Amateur aircraft Blomqvist-Nyberg and Pou-du-ciel

The exposition of the civil aviation hall begins with light aircraft created by enthusiasts in the pre-war period. Blomqvist-Nyberg is the first Finnish aircraft built "in a barn", as well as the second private airplane in the history of Finland. Emil Nyberg became interested in aviation in 1918, having studied the theory, in 1925 he decided to design and build his own aircraft. He was joined by the same enthusiast Atte Blomqvistin. On occasion, they managed to buy a 220 hp Spanish-Suiza aircraft engine, which served as a starting point for designing the car. Having received a construction permit (in Finland of those years there were such orders - it was possible not only to fly, but also to build planes only with the consent of the authorities), amateurs built an airplane in just 3 months.
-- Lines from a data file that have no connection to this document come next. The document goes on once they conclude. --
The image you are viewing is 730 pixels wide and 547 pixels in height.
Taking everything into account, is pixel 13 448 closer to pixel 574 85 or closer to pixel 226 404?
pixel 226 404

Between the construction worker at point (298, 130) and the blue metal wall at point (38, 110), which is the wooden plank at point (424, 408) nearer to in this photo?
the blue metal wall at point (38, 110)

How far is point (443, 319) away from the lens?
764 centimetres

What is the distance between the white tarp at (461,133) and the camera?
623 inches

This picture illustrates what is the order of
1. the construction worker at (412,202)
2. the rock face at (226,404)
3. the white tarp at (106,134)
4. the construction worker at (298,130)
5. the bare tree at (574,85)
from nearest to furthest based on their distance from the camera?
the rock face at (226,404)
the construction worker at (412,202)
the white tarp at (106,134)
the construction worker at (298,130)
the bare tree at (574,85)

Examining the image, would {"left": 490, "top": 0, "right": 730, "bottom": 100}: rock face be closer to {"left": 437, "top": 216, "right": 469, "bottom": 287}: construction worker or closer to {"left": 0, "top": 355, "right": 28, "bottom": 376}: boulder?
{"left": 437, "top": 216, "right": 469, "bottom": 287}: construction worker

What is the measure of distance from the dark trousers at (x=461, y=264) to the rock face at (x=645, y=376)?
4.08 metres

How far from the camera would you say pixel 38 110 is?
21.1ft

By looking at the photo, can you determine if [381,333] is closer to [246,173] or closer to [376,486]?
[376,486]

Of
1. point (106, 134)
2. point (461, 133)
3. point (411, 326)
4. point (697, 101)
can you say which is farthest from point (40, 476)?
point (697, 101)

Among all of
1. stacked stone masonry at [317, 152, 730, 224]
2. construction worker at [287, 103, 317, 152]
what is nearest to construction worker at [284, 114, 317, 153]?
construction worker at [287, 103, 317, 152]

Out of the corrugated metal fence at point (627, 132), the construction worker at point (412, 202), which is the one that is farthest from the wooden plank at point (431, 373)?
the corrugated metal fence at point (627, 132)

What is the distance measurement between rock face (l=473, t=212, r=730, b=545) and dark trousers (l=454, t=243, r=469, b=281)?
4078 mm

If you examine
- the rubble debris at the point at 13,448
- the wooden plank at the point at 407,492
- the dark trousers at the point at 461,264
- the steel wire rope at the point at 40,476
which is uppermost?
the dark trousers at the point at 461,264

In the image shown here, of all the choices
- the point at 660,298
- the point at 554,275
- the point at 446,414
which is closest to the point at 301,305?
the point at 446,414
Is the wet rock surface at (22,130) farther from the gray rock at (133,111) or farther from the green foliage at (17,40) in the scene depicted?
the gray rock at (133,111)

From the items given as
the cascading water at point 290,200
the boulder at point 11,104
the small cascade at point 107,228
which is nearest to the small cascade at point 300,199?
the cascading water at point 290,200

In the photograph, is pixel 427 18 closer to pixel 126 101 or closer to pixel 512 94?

Самолет Blomqvist-Nyberg, Vantaa

The design was classic, thick plywood was used for the fuselage and wings, the airplane turned out to be strong, but very massive. The device was named after the names of the designers and in 1926 made several flights of varying degrees of success. The main problem was a strong vibration of the engine, as a result of which the radiator began to leak in one of the flights, the car was seriously damaged during an emergency landing and did not fly anymore. The efforts of the enthusiasts did not go unnoticed - they received an offer from the Air Force to join the service as aviation engineers.

Самолет Blomqvist-Nyberg, Vantaa

The Pou-du-ciel aviette (in French, Sky flea) was created by the French inventor Henri Mignet, who dreamed of flying, but did not have the opportunity to enter flight school, so he took up the construction of his own aircraft. In his workshop on the north-eastern outskirts of Paris in 1931-1933, he created several airplanes that did not perform too well in the air. The first successful design was the HM-14, which made the first ascent to the sky on September 10, 1933. The designer sought to make the aircraft as simple as possible. The aircraft was built according to the "tandem" scheme of wood and fabric, had a front wing with a variable angle of attack with a span of 5.5 meters, and a rear, rigidly fixed four-meter wing. The control was carried out only on two axes: by pitch (by changing the angle of attack of the front wing), and by course (by the rudder). The propeller was driven by a motorcycle engine. Having presented the plane to the general public in 1938 under the name "Flea", Mignet argued that anyone who is able to put together a parcel box can build an airplane, and it is no more difficult to control it than a car. His work found a massive response in the hearts of aviation enthusiasts, enthusiasts in Europe and the United States began to build their own aircraft according to the Minier project. The average cost of materials for construction at that time was about $ 350. At least 500 "Fleas"were manufactured in France alone. To simplify the task, Minier set up the production of assembly sets of "Fleas" at a price of $ 500 at one of the furniture factories, and the account of the built copies went to thousands. However, many planes crashed, while sometimes pilots died who failed to bring the cars out of the dive. The Royal Aviation Institute in the UK and the French Aviation Ministry conducted aerodynamic tests of the aircraft, and issued recommendations for changing the profile of the wings and the distance between them, which significantly improved flight performance and flight safety. The idea of Mignet lives to this day - enthusiasts continue to build their own aircraft, taking as a basis the aerodynamic scheme of the "Flea", and the furniture factory turned into an aircraft factory that produces both ready-made aircraft and kits for self-assembly under the Mignet brand. There were several such aircraft in Finland, they were called Taivaankirppu, which also translates as Sky flea.